Similarly, films like ‘OMG’ and ‘PK’ required the CBFC to step back and not be bothered by a bit of criticism of some religious practices. The fact that all three films have been screened successfully without any real trouble is indicative of the fact that it is not films or their content which create trouble, but vested interests which do.
Sadly, with the constitution of the new Board of the CBFC, there is a legitimate fear that there will be tighter control on what we get to view. The new chief of the CBFC is known for his proximity to the current prime minister, and even as far back as in 2004-05 was a cheerleader for Narendra Modi. According to filmmaker Rakesh Sharma, at a screening of his film “The Final Solution”, about the 2002 riots in Gujarat, the newly appointed chief of the Censor Board, Pahlaj Nihalani, got up in the middle of the film and started shouting slogans against the film.

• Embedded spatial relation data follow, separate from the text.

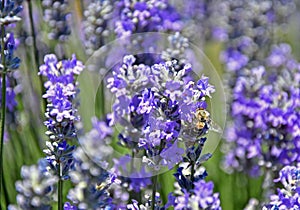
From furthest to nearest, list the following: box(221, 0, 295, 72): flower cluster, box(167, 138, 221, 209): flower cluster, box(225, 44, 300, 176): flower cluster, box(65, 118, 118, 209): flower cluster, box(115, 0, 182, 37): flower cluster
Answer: box(221, 0, 295, 72): flower cluster → box(115, 0, 182, 37): flower cluster → box(225, 44, 300, 176): flower cluster → box(65, 118, 118, 209): flower cluster → box(167, 138, 221, 209): flower cluster

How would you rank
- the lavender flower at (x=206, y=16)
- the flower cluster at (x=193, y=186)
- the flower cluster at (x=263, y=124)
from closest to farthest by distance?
the flower cluster at (x=193, y=186) → the flower cluster at (x=263, y=124) → the lavender flower at (x=206, y=16)

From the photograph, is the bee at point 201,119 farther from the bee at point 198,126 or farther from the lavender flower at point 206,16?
the lavender flower at point 206,16

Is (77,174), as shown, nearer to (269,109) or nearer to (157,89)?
(157,89)

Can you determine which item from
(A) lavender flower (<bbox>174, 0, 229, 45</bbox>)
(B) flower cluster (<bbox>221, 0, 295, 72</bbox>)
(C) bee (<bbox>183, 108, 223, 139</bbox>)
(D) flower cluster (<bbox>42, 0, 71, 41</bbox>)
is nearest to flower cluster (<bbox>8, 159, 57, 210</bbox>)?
(C) bee (<bbox>183, 108, 223, 139</bbox>)

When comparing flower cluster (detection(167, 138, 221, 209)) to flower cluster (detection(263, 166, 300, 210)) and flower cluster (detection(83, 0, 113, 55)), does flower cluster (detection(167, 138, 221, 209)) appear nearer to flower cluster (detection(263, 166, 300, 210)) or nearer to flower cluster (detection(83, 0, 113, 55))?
flower cluster (detection(263, 166, 300, 210))

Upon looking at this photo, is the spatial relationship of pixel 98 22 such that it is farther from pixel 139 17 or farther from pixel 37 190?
pixel 37 190

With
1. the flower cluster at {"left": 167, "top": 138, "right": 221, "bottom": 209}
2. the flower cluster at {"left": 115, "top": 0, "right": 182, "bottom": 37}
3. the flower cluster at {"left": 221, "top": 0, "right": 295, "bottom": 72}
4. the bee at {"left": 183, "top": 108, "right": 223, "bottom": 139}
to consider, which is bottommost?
the flower cluster at {"left": 167, "top": 138, "right": 221, "bottom": 209}

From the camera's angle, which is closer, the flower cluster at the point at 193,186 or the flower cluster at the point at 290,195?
the flower cluster at the point at 193,186

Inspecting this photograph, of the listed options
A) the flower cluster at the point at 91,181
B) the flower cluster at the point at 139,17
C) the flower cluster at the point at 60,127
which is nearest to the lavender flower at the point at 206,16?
the flower cluster at the point at 139,17

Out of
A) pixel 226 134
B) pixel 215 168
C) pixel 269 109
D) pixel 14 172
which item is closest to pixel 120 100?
pixel 269 109
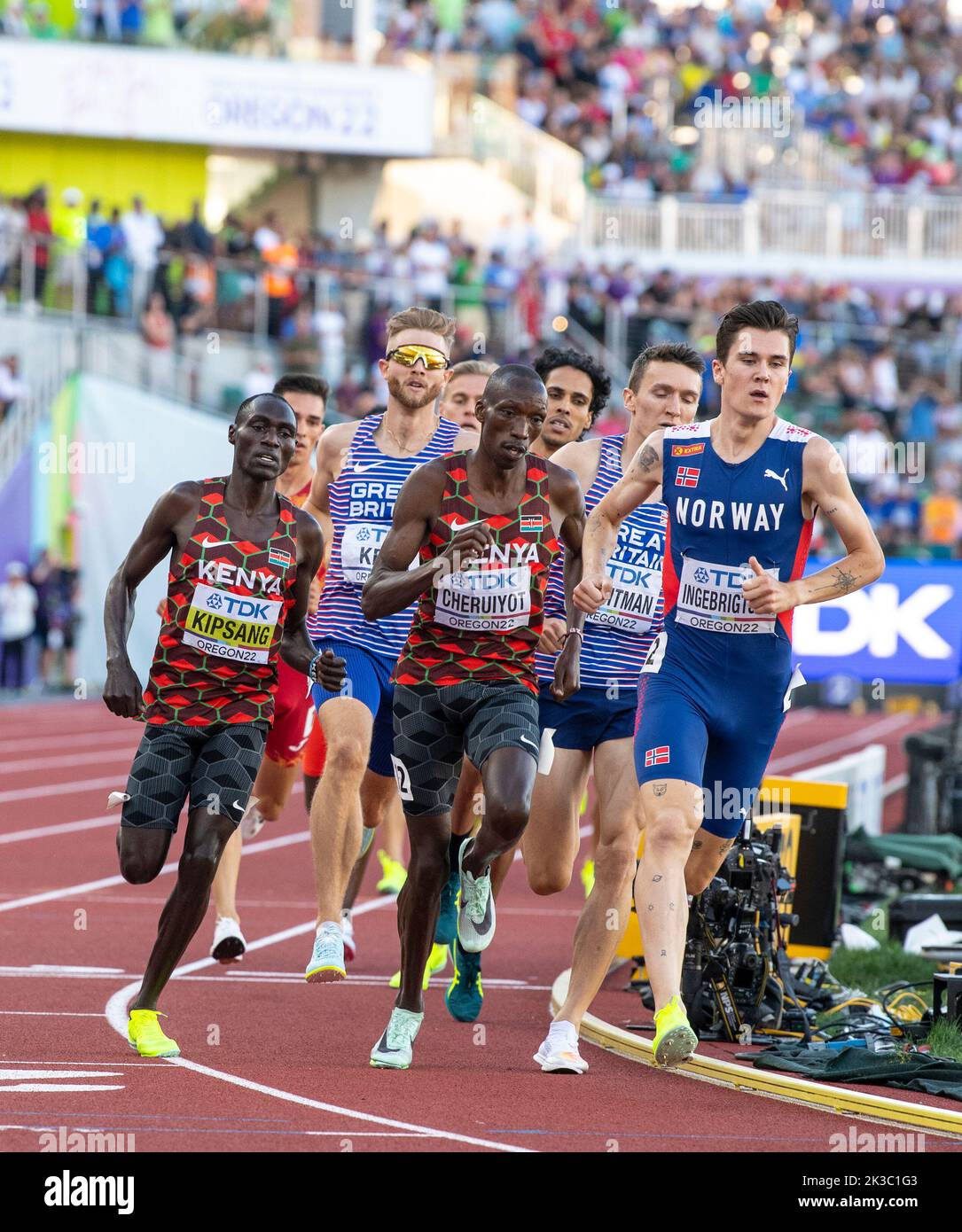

Nihalani is also the maker of a music video for Modi’s 2014 election campaign. It’s not just the Chairperson but the entire Board of the CBFC which is now packed with sympathisers of the RSS. While there is nothing that says that a sympathiser of the RSS ought not to find a place on the CBFC, the fact that the RSS believes completely in thought control does not auger well for where the near term future of censorship in India is headed. We can be sure that anything critical of the government’s policies will not be allowed, on one pretext or the other, and an obscurantist viewpoint is deeply embedded now in a body which itself is backward looking. The action will now shift to the courts where the right to free speech is going to be pitted against the thought control police.
Of one thing we can now be sure – that we are in for exciting times.